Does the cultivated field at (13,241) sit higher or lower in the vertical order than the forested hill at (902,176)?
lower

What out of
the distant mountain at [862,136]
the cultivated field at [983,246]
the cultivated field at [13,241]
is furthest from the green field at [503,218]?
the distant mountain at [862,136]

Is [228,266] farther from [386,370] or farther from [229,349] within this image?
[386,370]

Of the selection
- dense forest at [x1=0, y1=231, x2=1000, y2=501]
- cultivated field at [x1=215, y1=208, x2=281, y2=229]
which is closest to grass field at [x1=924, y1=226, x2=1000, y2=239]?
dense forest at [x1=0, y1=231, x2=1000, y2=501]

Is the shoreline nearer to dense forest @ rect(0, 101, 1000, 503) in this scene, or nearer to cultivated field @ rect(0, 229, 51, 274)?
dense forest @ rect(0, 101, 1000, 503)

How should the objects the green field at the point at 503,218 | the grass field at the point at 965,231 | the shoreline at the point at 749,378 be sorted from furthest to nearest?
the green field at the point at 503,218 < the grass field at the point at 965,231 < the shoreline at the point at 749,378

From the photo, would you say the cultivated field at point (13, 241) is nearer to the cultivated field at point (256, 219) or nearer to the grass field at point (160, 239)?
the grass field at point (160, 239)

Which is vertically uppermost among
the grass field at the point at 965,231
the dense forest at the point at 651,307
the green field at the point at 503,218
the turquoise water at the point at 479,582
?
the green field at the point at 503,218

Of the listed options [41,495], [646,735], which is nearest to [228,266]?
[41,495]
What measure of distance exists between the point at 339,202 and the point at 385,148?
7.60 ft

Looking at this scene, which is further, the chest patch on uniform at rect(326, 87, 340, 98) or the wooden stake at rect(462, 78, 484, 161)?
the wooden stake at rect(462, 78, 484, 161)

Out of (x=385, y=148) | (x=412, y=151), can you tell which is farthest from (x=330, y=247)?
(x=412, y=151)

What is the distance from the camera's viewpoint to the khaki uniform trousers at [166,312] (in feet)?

SHORT EXERCISE >>
Present every line of the records above as a numbered list, and omit the blank lines.

RESPONSE FOR THIS EXERCISE >>
1. Does the cultivated field at (13,241) sit higher or lower in the vertical order than the forested hill at (902,176)?
2. lower
3. What out of
4. the distant mountain at [862,136]
5. the cultivated field at [983,246]
6. the cultivated field at [13,241]
7. is furthest from the green field at [503,218]?
8. the distant mountain at [862,136]
9. Is [228,266] farther from [386,370] or farther from [229,349] within this image?
10. [386,370]
11. Of the selection
12. - dense forest at [x1=0, y1=231, x2=1000, y2=501]
13. - cultivated field at [x1=215, y1=208, x2=281, y2=229]
14. which is closest to grass field at [x1=924, y1=226, x2=1000, y2=239]?
15. dense forest at [x1=0, y1=231, x2=1000, y2=501]
16. Is the shoreline nearer to dense forest @ rect(0, 101, 1000, 503) in this scene, or nearer to cultivated field @ rect(0, 229, 51, 274)?
17. dense forest @ rect(0, 101, 1000, 503)
18. How should the objects the green field at the point at 503,218 | the grass field at the point at 965,231 | the shoreline at the point at 749,378 be sorted from furthest to nearest?
19. the green field at the point at 503,218 < the grass field at the point at 965,231 < the shoreline at the point at 749,378
20. From the photo, would you say the cultivated field at point (13, 241) is nearer to the cultivated field at point (256, 219) or nearer to the grass field at point (160, 239)?
21. the grass field at point (160, 239)
22. Which is vertically uppermost among
23. the grass field at the point at 965,231
24. the dense forest at the point at 651,307
25. the green field at the point at 503,218
26. the turquoise water at the point at 479,582
27. ?
28. the green field at the point at 503,218
29. Of the listed options [41,495], [646,735], which is nearest to [228,266]?
30. [41,495]
31. What measure of distance exists between the point at 339,202 and the point at 385,148?
32. 7.60 ft
33. Looking at this scene, which is further, the chest patch on uniform at rect(326, 87, 340, 98) or the wooden stake at rect(462, 78, 484, 161)?
34. the wooden stake at rect(462, 78, 484, 161)
35. Out of (x=385, y=148) | (x=412, y=151), can you tell which is farthest from (x=330, y=247)?
36. (x=412, y=151)
37. What is the distance from the camera's viewpoint to the khaki uniform trousers at [166,312] (in feet)?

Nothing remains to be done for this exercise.